Aufgabe:
Schreib jede Zeile der folgenden Liste unverändert ab. Die Bilder lässt du dabei weg.

[Kurze Bildunterschriften aus dem Netz]
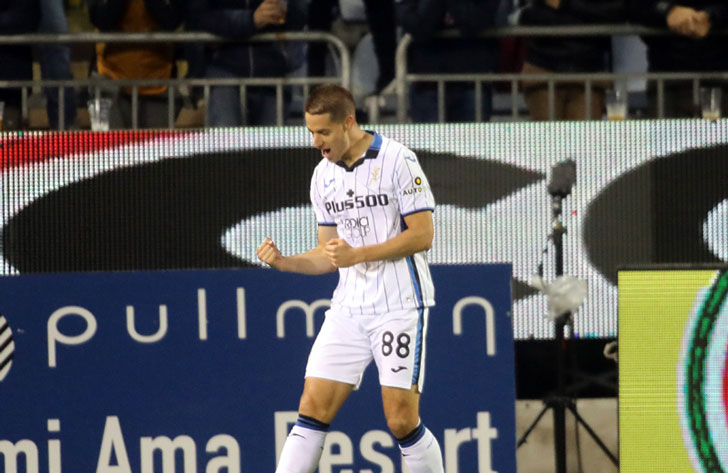 Mario Pasalic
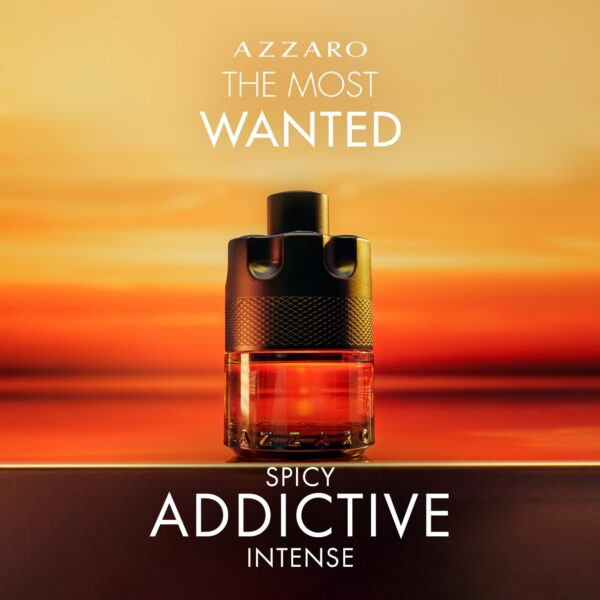 Azzaro The Most Wanted Parfum - Image 4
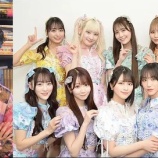 『[＝LOVE] みのミュージックで、イコラブ取り上げられる』の画像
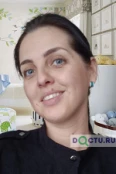 Размахнина Ирина Владимировна - Хабаровск
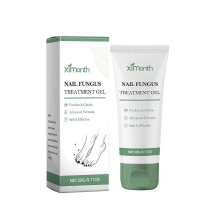 Limited time!!Ximonth Nail Care Gel Hand And Foot Nail Moisturizing Care Toe Nail Softening And Ingrown Nail Cleaning Gel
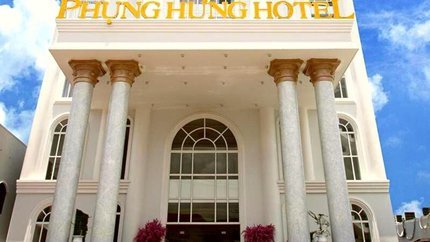 Phụng Hưng Boutique Hotel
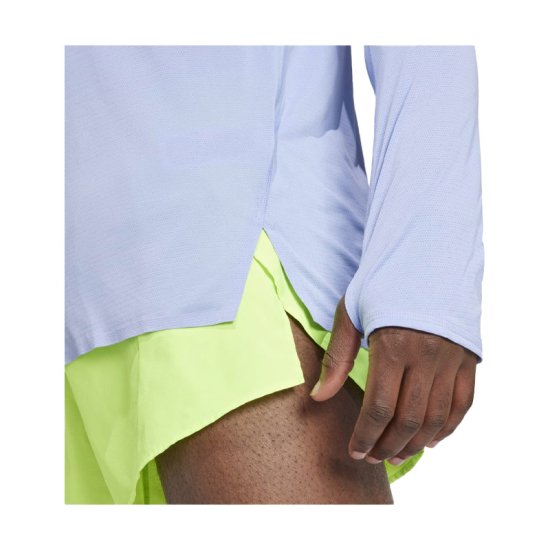 ADIDAS - T-SHIRT MANICHE LUNGHE ELITE ATLETA UOMO
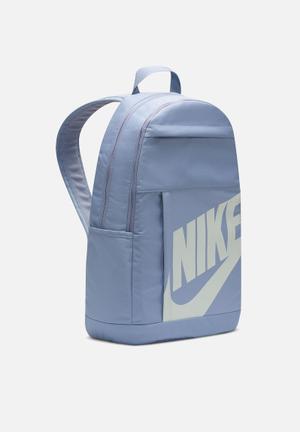 Nike Academy Hardcase Duffle Bag Royal Blue – StockUK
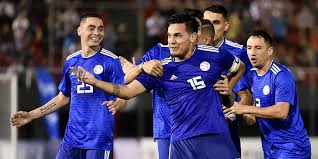 Find out which is better and their overall performance in the country ranking. Pronosticos Copa America Paraguay Vs Catar Y Uruguay Vs Ecuador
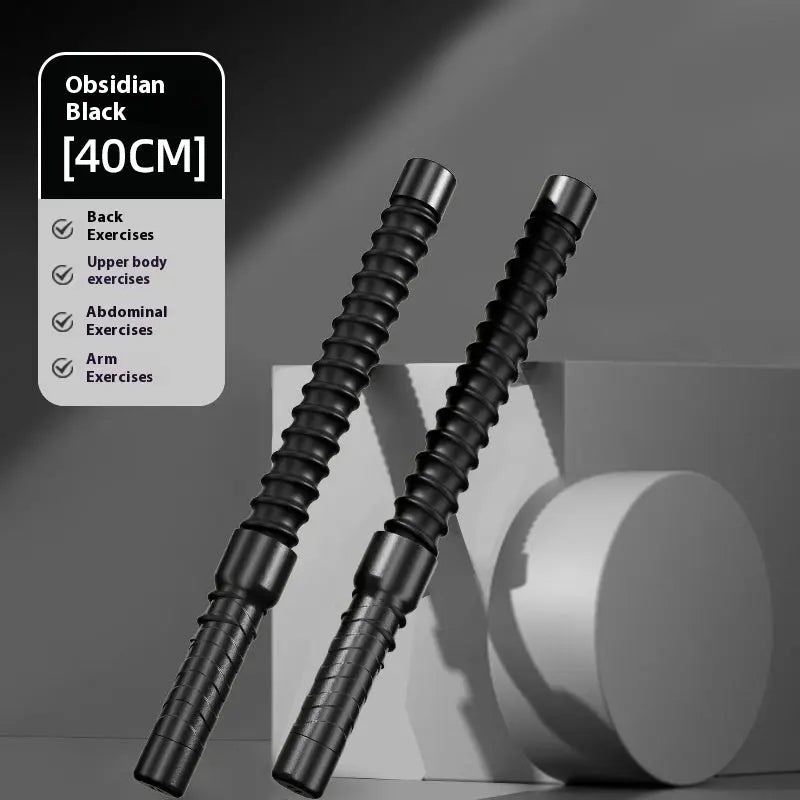 Cordless Battling Rope Indoor Fitness null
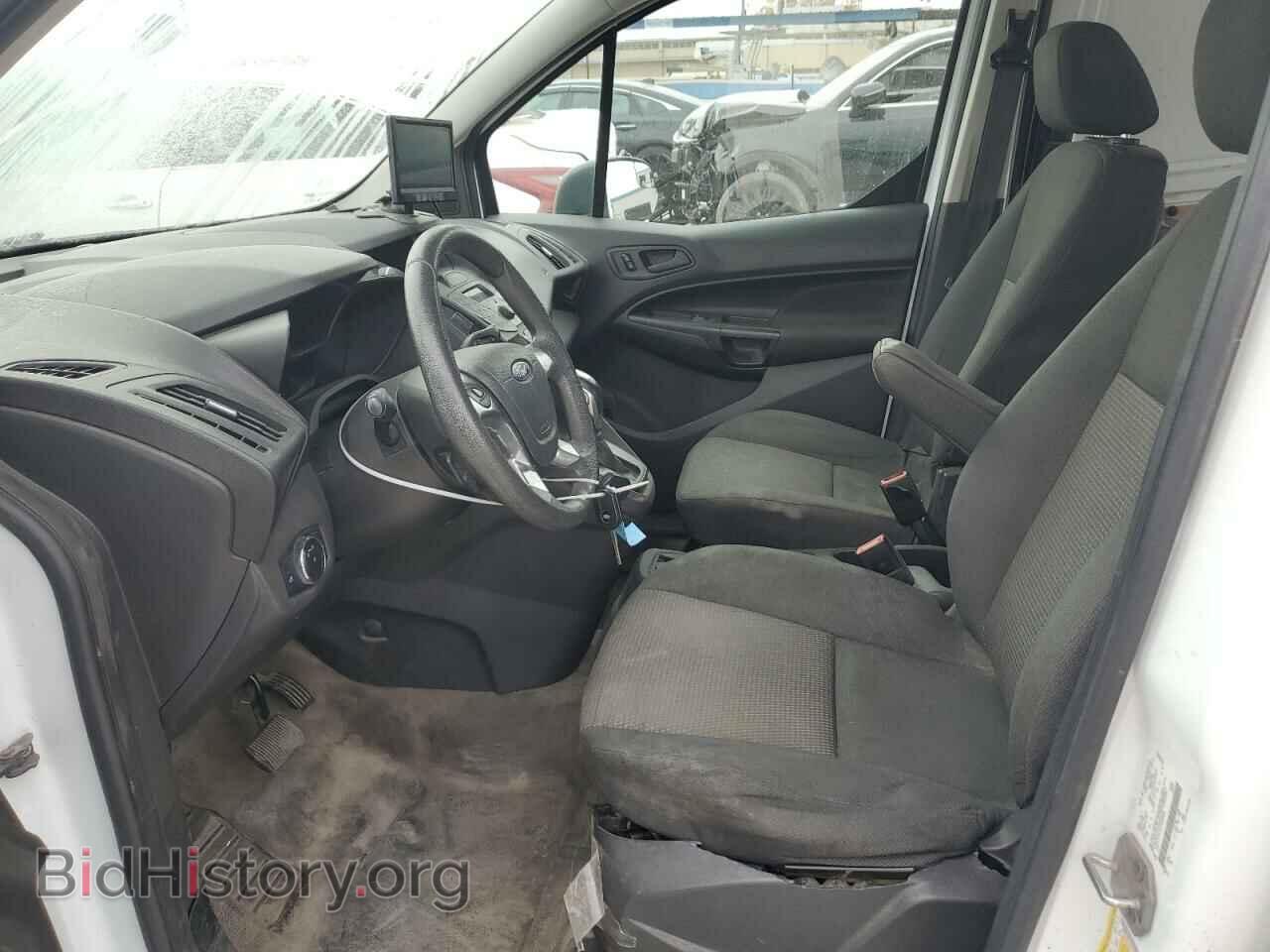 2016 FORD TRANSIT - VIN: NM0LS7E74G1232866 - Фото 7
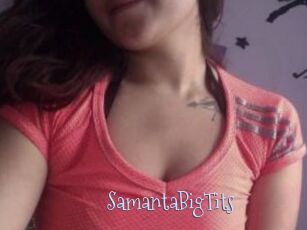 SamantaBigTits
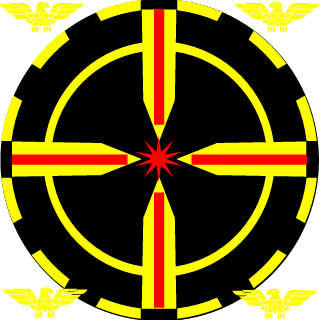 5483000's emblem
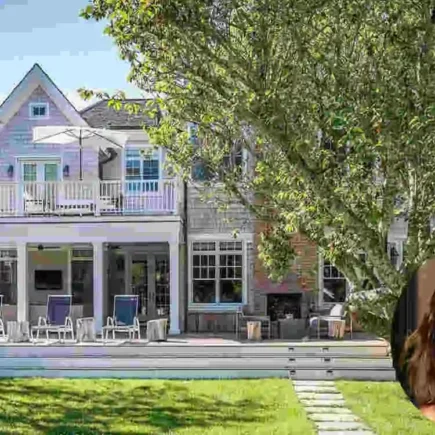 Minka Kelly House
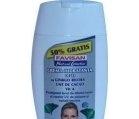 CREMA NUTRITIVA NOAPTE GINKGO BILOBA +VIT A 50ml FAVISAN - Produse naturiste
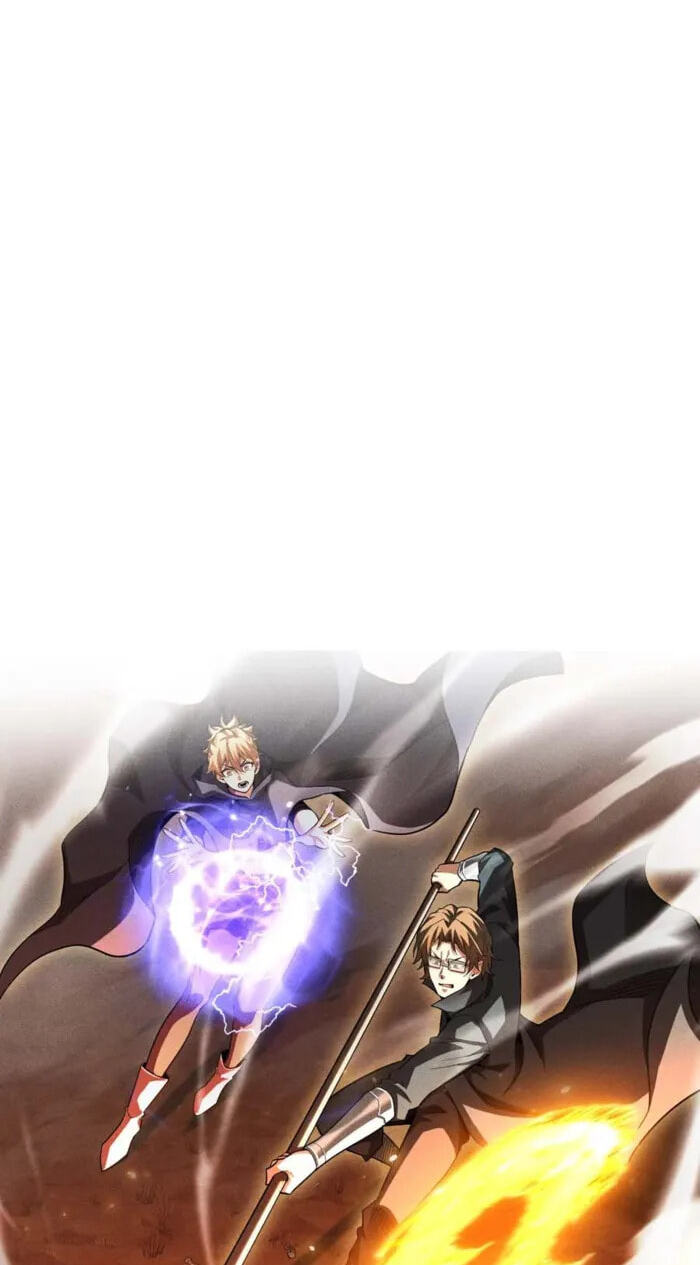 I Awoke as a God After Auto Battling For a Million Years Chapter 76 page 2 - 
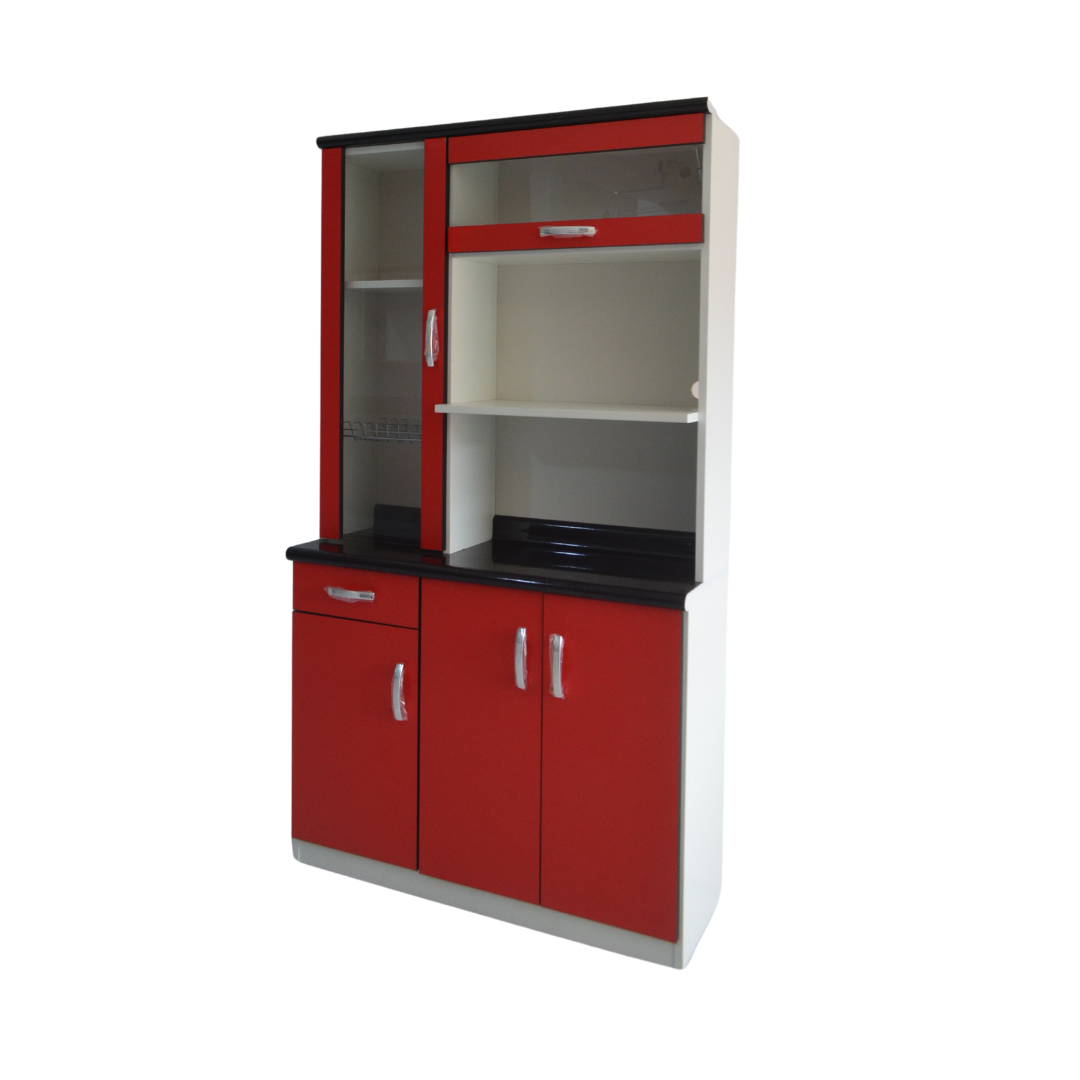 REPOSTERO MELAMINE 1M ECONOMICO - ESTAMBUL - Imagen 2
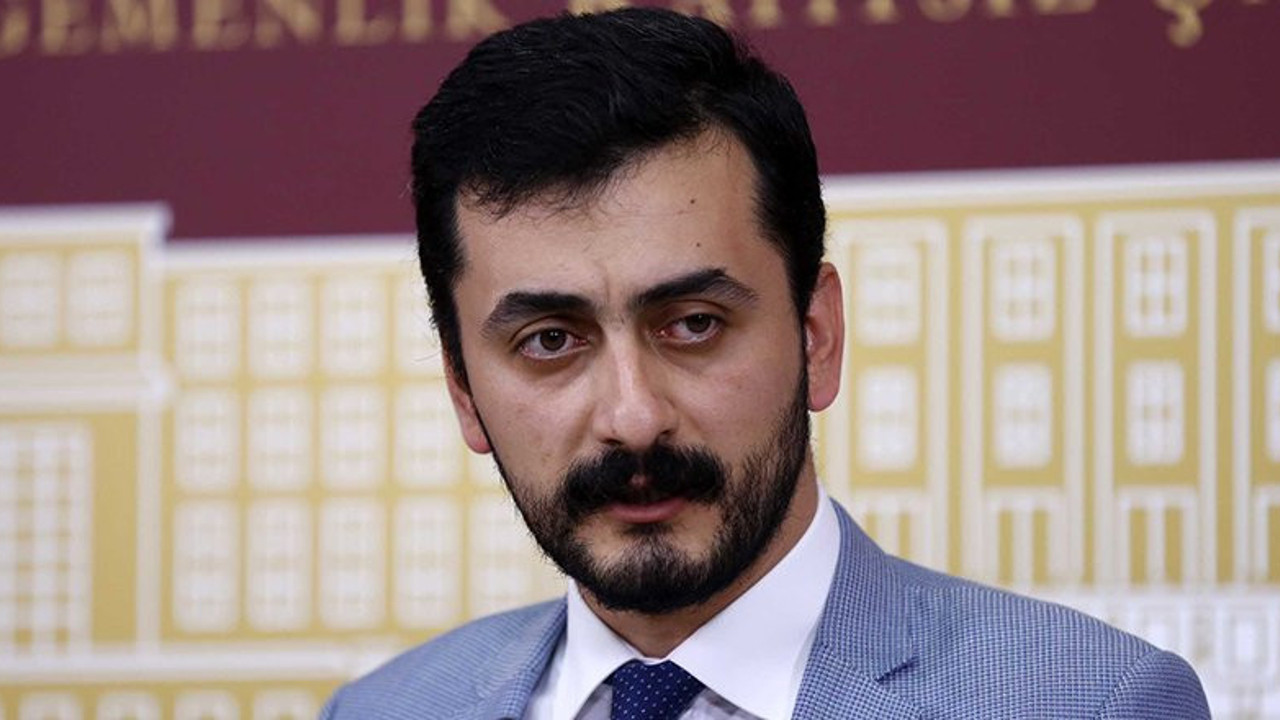 Eren Erdem'in cezasının onanması istendi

Lösung:
 Mario Pasalic
 Azzaro The Most Wanted Parfum - Image 4
 『[＝LOVE] みのミュージックで、イコラブ取り上げられる』の画像
 Размахнина Ирина Владимировна - Хабаровск
 Limited time!!Ximonth Nail Care Gel Hand And Foot Nail Moisturizing Care Toe Nail Softening And Ingrown Nail Cleaning Gel
 Phụng Hưng Boutique Hotel
 ADIDAS - T-SHIRT MANICHE LUNGHE ELITE ATLETA UOMO
 Nike Academy Hardcase Duffle Bag Royal Blue – StockUK
 Find out which is better and their overall performance in the country ranking. Pronosticos Copa America Paraguay Vs Catar Y Uruguay Vs Ecuador
 Cordless Battling Rope Indoor Fitness null
 2016 FORD TRANSIT - VIN: NM0LS7E74G1232866 - Фото 7
 SamantaBigTits
 5483000's emblem
 Minka Kelly House
 CREMA NUTRITIVA NOAPTE GINKGO BILOBA +VIT A 50ml FAVISAN - Produse naturiste
 I Awoke as a God After Auto Battling For a Million Years Chapter 76 page 2 - 
 REPOSTERO MELAMINE 1M ECONOMICO - ESTAMBUL - Imagen 2
 Eren Erdem'in cezasının onanması istendi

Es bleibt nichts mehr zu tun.